Le soir, quand Jean Jappeloup avait fini sa journée, comme il n’avait pas encore de quoi payer un loyer, qu’il ne voulait pas gêner ses amis, et que les nuits étaient chaudes et sereines, il se retirait dans une petite chapelle abandonnée, sur les hauteurs qui forment le centre du village, et, avant de s’étendre sur la paille dont il s’était fait un lit, il allait dire sa prière dans la jolie église de Gargilesse.

Il descendait par préférence dans la crypte romaine qui porte encore les traces de curieuses fresques du XVe siècle. De la fenêtre élégante de ce souterrain, on domine encore des murailles de rochers et les vertes ravines où coule la Gargilesse.

Le charpentier avait été privé trop longtemps à son gré de la vue de son cher endroit, et il interrompait souvent sa prière paisible et rêveuse pour regarder le paysage, toujours demi-priant, demi-rêvant, plongé dans cet état particulier de l’âme que connaissent les gens simples, les paysans, surtout après la fatigue du jour.

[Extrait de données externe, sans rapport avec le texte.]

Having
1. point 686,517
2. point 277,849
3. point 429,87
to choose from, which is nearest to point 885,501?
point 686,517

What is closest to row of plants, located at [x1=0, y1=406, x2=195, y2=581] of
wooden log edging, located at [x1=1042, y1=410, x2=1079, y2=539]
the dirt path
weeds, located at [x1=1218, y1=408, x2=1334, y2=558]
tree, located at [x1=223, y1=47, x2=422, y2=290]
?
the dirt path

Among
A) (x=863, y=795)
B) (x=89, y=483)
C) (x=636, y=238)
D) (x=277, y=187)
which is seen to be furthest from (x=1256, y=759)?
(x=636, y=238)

C’est alors qu’Émile, lorsqu’il avait dîné et promené quelque temps avec sa mère, venait chercher le charpentier, admirer avec lui ce joli monument et causer ensuite sur le sommet de la colline, de tout ce dont on ne parlait point dans la maison Cardonnet, c’est-à-dire de Châteaubrun, de M. Antoine, de Janille, et, finalement, de Gilberte.

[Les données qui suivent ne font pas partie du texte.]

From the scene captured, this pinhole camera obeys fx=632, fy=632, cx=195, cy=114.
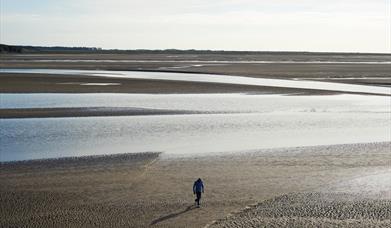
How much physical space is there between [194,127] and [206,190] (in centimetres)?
1232

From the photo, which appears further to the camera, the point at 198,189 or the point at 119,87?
Answer: the point at 119,87

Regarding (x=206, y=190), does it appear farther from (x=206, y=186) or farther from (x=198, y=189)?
(x=198, y=189)

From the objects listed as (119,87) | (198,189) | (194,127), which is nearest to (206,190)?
(198,189)

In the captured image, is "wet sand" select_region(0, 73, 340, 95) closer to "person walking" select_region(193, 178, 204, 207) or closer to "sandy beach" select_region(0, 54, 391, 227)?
"sandy beach" select_region(0, 54, 391, 227)

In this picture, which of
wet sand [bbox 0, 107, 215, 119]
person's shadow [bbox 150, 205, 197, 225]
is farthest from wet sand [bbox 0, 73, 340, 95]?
person's shadow [bbox 150, 205, 197, 225]

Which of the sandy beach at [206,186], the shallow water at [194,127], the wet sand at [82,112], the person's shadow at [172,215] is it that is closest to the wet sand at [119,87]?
the shallow water at [194,127]

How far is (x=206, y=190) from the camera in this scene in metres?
19.3

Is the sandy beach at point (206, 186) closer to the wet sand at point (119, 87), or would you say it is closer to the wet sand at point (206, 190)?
the wet sand at point (206, 190)

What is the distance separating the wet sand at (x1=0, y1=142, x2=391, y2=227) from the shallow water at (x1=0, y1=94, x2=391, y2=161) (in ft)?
6.69

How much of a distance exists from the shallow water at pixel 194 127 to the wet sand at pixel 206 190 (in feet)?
6.69

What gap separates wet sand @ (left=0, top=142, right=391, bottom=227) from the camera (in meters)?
16.4

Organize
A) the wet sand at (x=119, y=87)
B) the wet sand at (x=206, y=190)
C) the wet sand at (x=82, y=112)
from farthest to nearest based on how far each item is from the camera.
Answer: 1. the wet sand at (x=119, y=87)
2. the wet sand at (x=82, y=112)
3. the wet sand at (x=206, y=190)

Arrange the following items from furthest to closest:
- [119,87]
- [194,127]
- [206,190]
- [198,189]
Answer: [119,87]
[194,127]
[206,190]
[198,189]

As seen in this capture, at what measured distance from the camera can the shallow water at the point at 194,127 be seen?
1033 inches
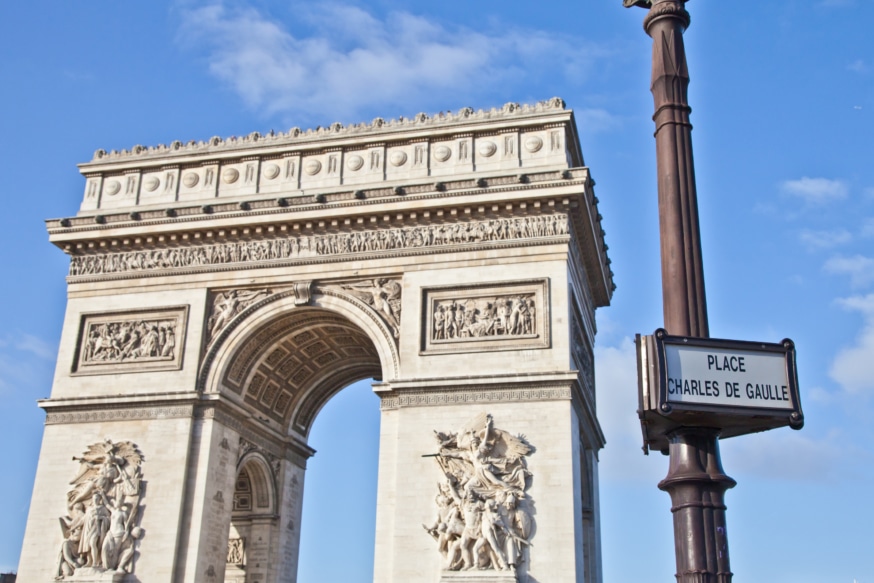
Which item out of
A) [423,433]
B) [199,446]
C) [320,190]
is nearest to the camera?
[423,433]

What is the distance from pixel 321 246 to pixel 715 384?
17.5 metres

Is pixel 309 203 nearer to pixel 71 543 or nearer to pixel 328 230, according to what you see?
pixel 328 230

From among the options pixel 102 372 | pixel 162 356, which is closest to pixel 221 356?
pixel 162 356

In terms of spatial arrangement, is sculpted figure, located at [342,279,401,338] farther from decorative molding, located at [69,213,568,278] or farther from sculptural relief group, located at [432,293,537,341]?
sculptural relief group, located at [432,293,537,341]

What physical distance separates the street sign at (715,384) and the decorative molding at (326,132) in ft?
56.7

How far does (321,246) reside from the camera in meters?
23.0

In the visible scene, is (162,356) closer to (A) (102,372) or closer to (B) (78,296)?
(A) (102,372)

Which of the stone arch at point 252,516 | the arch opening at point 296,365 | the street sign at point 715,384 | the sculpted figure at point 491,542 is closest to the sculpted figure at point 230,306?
the arch opening at point 296,365

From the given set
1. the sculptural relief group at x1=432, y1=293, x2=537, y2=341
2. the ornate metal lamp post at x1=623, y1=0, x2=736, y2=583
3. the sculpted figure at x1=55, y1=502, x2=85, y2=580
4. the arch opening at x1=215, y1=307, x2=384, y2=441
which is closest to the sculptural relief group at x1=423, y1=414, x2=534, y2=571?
the sculptural relief group at x1=432, y1=293, x2=537, y2=341

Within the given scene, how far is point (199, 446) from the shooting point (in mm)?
22000

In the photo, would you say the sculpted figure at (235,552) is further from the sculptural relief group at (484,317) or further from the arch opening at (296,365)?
the sculptural relief group at (484,317)

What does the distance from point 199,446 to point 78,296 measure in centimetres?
552

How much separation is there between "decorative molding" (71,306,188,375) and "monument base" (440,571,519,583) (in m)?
8.45

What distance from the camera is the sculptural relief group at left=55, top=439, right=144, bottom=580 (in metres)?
21.1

Il y avait quelqu’un qui aimait Gilberte presque autant qu’Émile, quoique ce fût d’un tout autre amour : c’était Jean.

Il ne la considérait pas précisément comme sa fille, car il se mêlait à son sentiment paternel une sorte de respect pour une nature si choisie, et une manière de rude enthousiasme qu’il n’eût point eu pour ses propres enfants. Mais il était vain de sa beauté, de sa bonté, de sa raison et de son courage, comme un homme qui sait le prix de ces dons, et qui sent vivement l’honneur d’une noble amitié.

La familiarité avec laquelle il s’exprimait sur son compte, retranchant le titre de mademoiselle, selon son habitude d’appeler chacun par son nom, n’ôtait rien à la vénération instinctive qu’il avait pour elle, et les oreilles d’Émile n’en étaient point blessées quoique, pour son compte, il n’eût pas osé en faire autant.

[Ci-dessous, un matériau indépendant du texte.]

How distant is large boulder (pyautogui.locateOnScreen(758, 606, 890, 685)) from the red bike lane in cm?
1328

Le jeune homme se plaisait à entendre raconter les jeux et les gentillesses de l’enfance de Gilberte, ses élans de bonté, ses attentions généreuses et délicates pour l’ami vagabond qui, sans asile, eût manqué de tout.

« Quand je courais par la montagne, tout dernièrement, disait Jappeloup, j’étais quelquefois serré de si près, que je n’osais sortir d’un trou de rocher ou du faîte d’un arbre bien branchu où je m’étais caché le matin.

« La faim se faisait sentir alors, et un soir que je n’en pouvais plus de faiblesse et de fatigue, je tournais la montagne, me disant avec souci qu’il y avait bien loin de là à Châteaubrun, et que, si j’étais rencontré en chemin par les gendarmes, je n’aurais pas la force de courir ; mais voilà que j’aperçois sur le chemin une petite charrette avec quelques bottes de paille, et, tout à côté, Gilberte qui me faisait signe.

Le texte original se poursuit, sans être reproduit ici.